- Map of Safita District within Tartus Governorate
- Coordinates (Safita): 34°49′N 36°07′E﻿ / ﻿34.82°N 36.12°E
- Country: Syria
- Governorate: Tartus
- Seat: Safita
- Subdistricts: 6 nawāḥī

Area
- • Total: 355.75 km^{2} (137.36 sq mi)

Population (2004)
- • Total: 129,632
- • Density: 364.39/km^{2} (943.77/sq mi)
- Geocode: SY1003

= Safita District =

Safita District (منطقة صافيتا) is a district of the Tartus Governorate in northwestern Syria. Administrative centre is the city of Safita.
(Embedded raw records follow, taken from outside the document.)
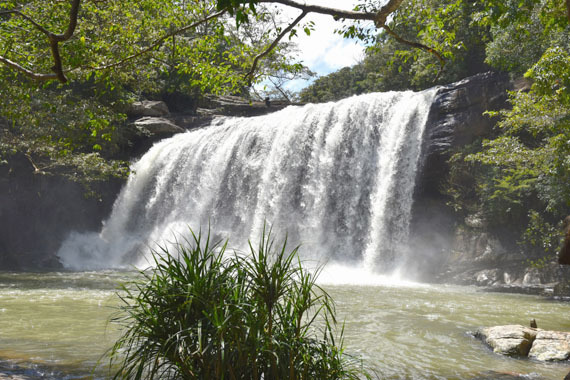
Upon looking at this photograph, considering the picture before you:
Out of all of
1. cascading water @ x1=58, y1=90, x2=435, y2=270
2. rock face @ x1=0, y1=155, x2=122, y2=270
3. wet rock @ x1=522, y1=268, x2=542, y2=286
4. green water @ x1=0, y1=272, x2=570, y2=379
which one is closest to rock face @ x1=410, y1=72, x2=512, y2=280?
cascading water @ x1=58, y1=90, x2=435, y2=270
At the 2004 census, the district had a population of 129,632.

==Sub-districts==
The district of Safita is divided into six sub-districts or nawāḥī (population as of 2004):
- Safita Subdistrict (ناحية صافيتا): population 60,172.
- Mashta al-Helu Subdistrict (ناحية مشتى الحلو): population 12,577.
- Al-Bariqiyah Subdistrict (ناحية البارقية): population 7,336.
- Sebei Subdistrict (ناحية سبة): population 7,614.
- Al-Sisiniyah Subdistrict (ناحية السيسنية): population 22,018.
- Ras al-Khashufah Subdistrict (ناحية رأس الخشوفة): population 19,915.